El segundo Informe del Presidente Fox evolucionó de manera casi normal. Luego de que por años estos actos, que antes solían llamarse solemnes, se caracterizaran más por el ruido, gritos e interpelaciones que por el mensaje o la información que vertían, el Informe de la semana pasada fue notable por el comportamiento razonablemente responsable de todos los involucrados. Desde luego que hubo algo de ruido, insultos y algunas pancartas, además de la retirada del contingente perredista luego del discurso presidencial; sin embargo, fue evidente el esfuerzo que todos los involucrados realizaron para darle seriedad a una sesión que hoy sirve para medir la temperatura de la civilidad política.
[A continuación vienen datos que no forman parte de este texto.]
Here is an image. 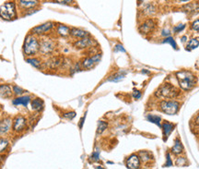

A pesar de los desplantes que tuvieron lugar, a nadie le puede quedar la menor duda de que los legisladores reconocen ya que el ruido, los desmanes y la incivilidad política tienen un costo frente a los electores. Mientras que hace un año los miembros del congreso se sentían propietarios de la sesión, hoy reconocen que la población los está observando. De hecho, en su primer Informe, cuando el presidente osó dirigirse a la población en lugar de limitarse expresamente a atender a su contraparte, el legislativo, la presidenta del congreso lo fustigó de manera severa. Esta vez fue notable el hecho de que, en sus discursos previos al arribo del ejecutivo, todos los partidos se dirigieron a la población en general. De esta manera, aunque la ceremonia tiene un palpable olor a naftalina y las formas son tan acartonadas que parecen haber sido diseñadas en algún soviet, los mexicanos podemos atestiguar que hay avances políticos importantes. En política, decía Jesús Reyes Heroles, la forma es fondo: los pequeños cambios de forma observados en el Informe, muestran un mar de cambios en el fondo.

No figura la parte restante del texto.